El encuentro, que comenzó con algunos minutos de demora, constituye el primer contacto presencial entre Milei y el cabo primero de la Gendarmería Nacional desde su regreso al país el domingo 1° de marzo, luego de una liberación que fue posible gracias a gestiones institucionales en las que intervino la Asociación del Fútbol Argentino.
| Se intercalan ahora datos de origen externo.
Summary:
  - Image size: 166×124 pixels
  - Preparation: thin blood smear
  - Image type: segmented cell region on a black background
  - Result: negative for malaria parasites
Desde Balcarce 50 explicaron que la demora en concretar la reunión respondió a una decisión del Ejecutivo —canalizada a través del Ministerio de Seguridad— de permitir que el efectivo pudiera reinsertarse gradualmente en su vida cotidiana y reencontrarse con su familia tras el prolongado cautiverio.

Gallo arribó a la Casa Rosada pasadas las 16 horas, donde aguardó junto a funcionarios y la senadora hasta que el Presidente finalizara la grabación de una entrevista con los economistas Antonio Aracre y Marcelo Castiñeiras, que será emitida a las 23 horas por la Televisión Pública. Previo a este encuentro, los únicos contactos oficiales de Gallo con el Gobierno habían sido precisamente Monteoliva y Quirno, quienes lo recibieron en el Aeropuerto de Ezeiza. También participaron en la conferencia de prensa del 5 de marzo en el Edificio Centinela de la Gendarmería Nacional, donde el gendarme se presentó junto a su familia: su esposa María Alexandra Gómes y su hijo Víctor.
En aquella oportunidad, Gallo describió el calvario vivido en el centro de detención Rodeo I, ubicado en las afueras de Caracas, aunque pidió cautela al momento de relatar su experiencia: “No quiero contar las cosas y las atrocidades que hicieron. No puedo todavía, no me siento preparado. Les pido mi tiempo. No hablo con todos porque yo lo pedí, quiero tiempo. Quiero discernir la información que ha pasado mucho tiempo, casi 15 meses. No sé nada de nadie, de mi familia, de la institución, del país”.